Edward Cadogan CBE

Personal information
- Full name: Edward Henry Cadogan
- Born: 11 September 1908 Kasauli, Punjab, British India
- Died: 7 February 1993 (aged 84) Lymington, Hampshire, England
- Batting: Right-handed
- Bowling: Right-arm fast

Domestic team information
- 1929: Europeans
- 1933–1935: Hampshire

Career statistics
| Competition | First-class |
| Matches | 9 |
| Runs scored | 148 |
| Batting average | 14.80 |
| 100s/50s | 0/0 |
| Top score | 36* |
| Balls bowled | 1,254 |
| Wickets | 29 |
| Bowling average | 22.48 |
| 5 wickets in innings | 1 |
| 10 wickets in match | 0 |
| Best bowling | 5/52 |
| Catches/stumpings | 4/– |
- Source: ESPNcricinfo, 14 February 2010
- Allegiance: United Kingdom
- Branch: British Army
- Service years: 1928-1960
- Rank: Colonel
- Unit: Royal Welch Fusiliers
- Conflicts: World War II Normandy Campaign; ;
- Education: Winchester College Royal Military College, Sandhurst
- Spouse: Lady Mary Veronica Lambart ​ ​(m. 1934; died 1989)​
- Father: Henry Osbert Samuel Cadogan
- Relatives: Edward Cadogan (grandfather) Horace Lambart (father-in-law)
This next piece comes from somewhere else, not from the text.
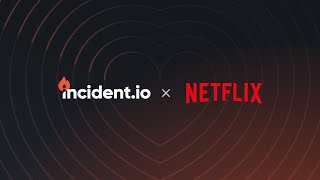 How Netflix uses incident.io to power their incident management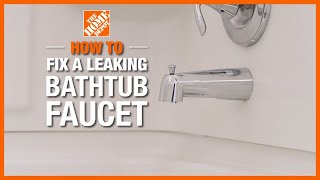 How to Fix a Leaking Bathtub Faucet | The Home Depot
= Edward Cadogan (cricketer) =

English cricketer and soldier

Edward Henry Cadogan (11 September 1908 – 7 February 1993) was an English first-class cricketer and British Army officer.

The son of Lieutenant Colonel Henry Osbert Samuel Cadogan, he was born in British India at Kasauli. He was educated in England at Winchester College, before attending the Royal Military College, Sandhurst. He graduated from there into the Royal Welch Fusiliers as a second lieutenant in August 1928. Whilst serving in British India, Cadogan made his debut in first-class cricket for the Europeans cricket team against the Parsees at Bombay in the 1929–30 Bombay Quadrangular. This was his only first-class appearance whilst serving in India.

Cadogan was promoted to lieutenant in August 1931. Having returned to England from his service in India, Cadogan featured in inter-services matches for the British Army cricket team in 1931. In 1933, he was selected to play for Hampshire, debuting in the County Championship against Derbyshire at Portsmouth. He played first-class cricket for Hampshire until 1935, making five appearances for the county. In addition to playing at first-class level for the Europeans and Hampshire, Cadogan also played first-class cricket for the British Army, making four appearances between 1933 and 1936, including one appearance against the touring West Indians. In first-class cricket, Cadogan had most success as a right-arm fast bowler, taking 29 wickets at an average of 22.48. He took one five wicket haul, with figures of 5 for 52 for Hampshire against Middlesex in 1934.

In the army, he was promoted to captain in August 1938, having been seconded for service with the Colonial Office in February 1937. Cadogan served in the Second World War with the Royal Welch Fusiliers, during which he was wounded in action in the Normandy campaign. Following the war, he was promoted to lieutenant colonel in January 1949, and was promoted to colonel in January 1955. Cadogan was made a CBE in January 1957, prior to retiring from active service in April 1960. He died at Lymington on 7 February 1993. He had married Lady Mary Veronica Lambart (daughter of Horace Lambart, 11th Earl of Cavan) in April 1934, with the young 3rd Baron Montagu of Beaulieu acting as her page; she predeceased Cadogan by four years. His grandfather was the noted rower Edward Cadogan.